1966. dir. Sergio Leone, starring Clint Eastwood, Eli Wallach, Lee Van Cleef.
Seen it before? No.
Ahh ee ahh ee ahh - wah wah wah
That was my attempt to transcribe Ennio Morricone's score from this movie, which is arguably the definitive Western movie score (well, this or The Magnificent Seven.) This is the third movie in Sergio Leone's "Man With No Name" trilogy of so-called "Spaghetti" westerns, so named because they were shot in Europe with a mostly Italian cast. I say trilogy, but they are very loosely linked; it's mostly just Clint Eastwood playing the same part in all three. It's a totally stand-alone plot.
So why did we see this one first? Because it's the only one on Blu-ray yet. For A Few Dollars More is supposedly coming soon, and Fistful of Dollars isn't on our list so we'll see if we end up watching it or not.

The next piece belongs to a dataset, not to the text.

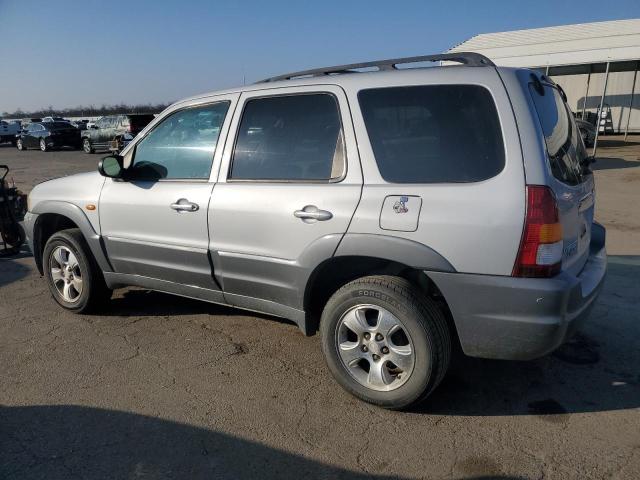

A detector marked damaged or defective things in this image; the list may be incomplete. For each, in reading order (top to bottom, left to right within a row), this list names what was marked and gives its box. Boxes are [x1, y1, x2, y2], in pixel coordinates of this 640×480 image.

cracked asphalt [0, 142, 636, 476]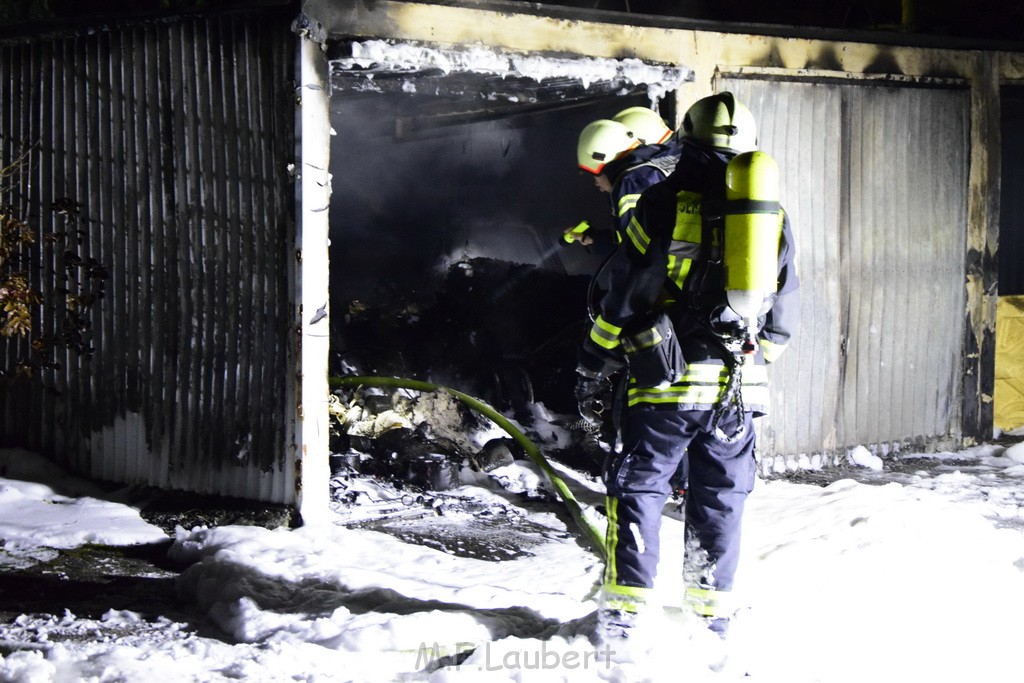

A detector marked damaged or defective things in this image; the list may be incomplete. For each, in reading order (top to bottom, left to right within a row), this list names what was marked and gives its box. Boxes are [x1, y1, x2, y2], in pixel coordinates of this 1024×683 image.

There's basically only three characters in this movie: The Good ("Blondie", Clint Eastwood), The Bad ("Angel Eyes", Lee Van Cleef) and The Ugly (Tuco, Eli Wallach). These names aren't appropriate. I didn't think Tuco was particularly ugly, and I definitely didn't think Blondie was good. Why not? Well let's see... he shoots a bunch of people, he helps Tuco flee from justice repeatedly (and steals the reward money), he abandons Tuco in the desert, he steals a stretcher from a wounded Union soldier. He's really just as bad as the other two.
The three of them are all in pursuit of a cache of gold coins worth $200,000 abandoned by a dying Confederate soldier. Meanwhile the Civil War is still happening, so that keeps getting in the way. None of the characters seem sympathetic to either the Union or the Confederacy, although somehow Angel Eyes is in charge of a Union prison camp. I didn't understand how that was possible, since he only seems to be there when the plot requires him to be.
This is a very odd movie. I kept getting mood whiplash from the movie turning on a dime from comedy to drama. I mean, the plot is pretty silly, if you think about it, and I constantly was yelling "Just Shoot Him!" at various characters. Clint Eastwood is unbelievably lucky to have survived the whole movie, since on two separate occasions, somebody had him completely trapped, and could have just shot him, but then he got rescued by some improbable deus ex machina. Like the scene where the hotel gets blown up by a cannonball. That was hilarious when it happened in Blues Brothers, but then in this movie we see all this dead-serious stuff with wounded soldiers and it's hard to tell what to think.
Position on the list: 4(!!!!!)
I think that's: Way way way way way too high. I mean, this was a pretty good movie, but fourth best movie ever made? Really? I don't even think this is the fourth best Western ever made.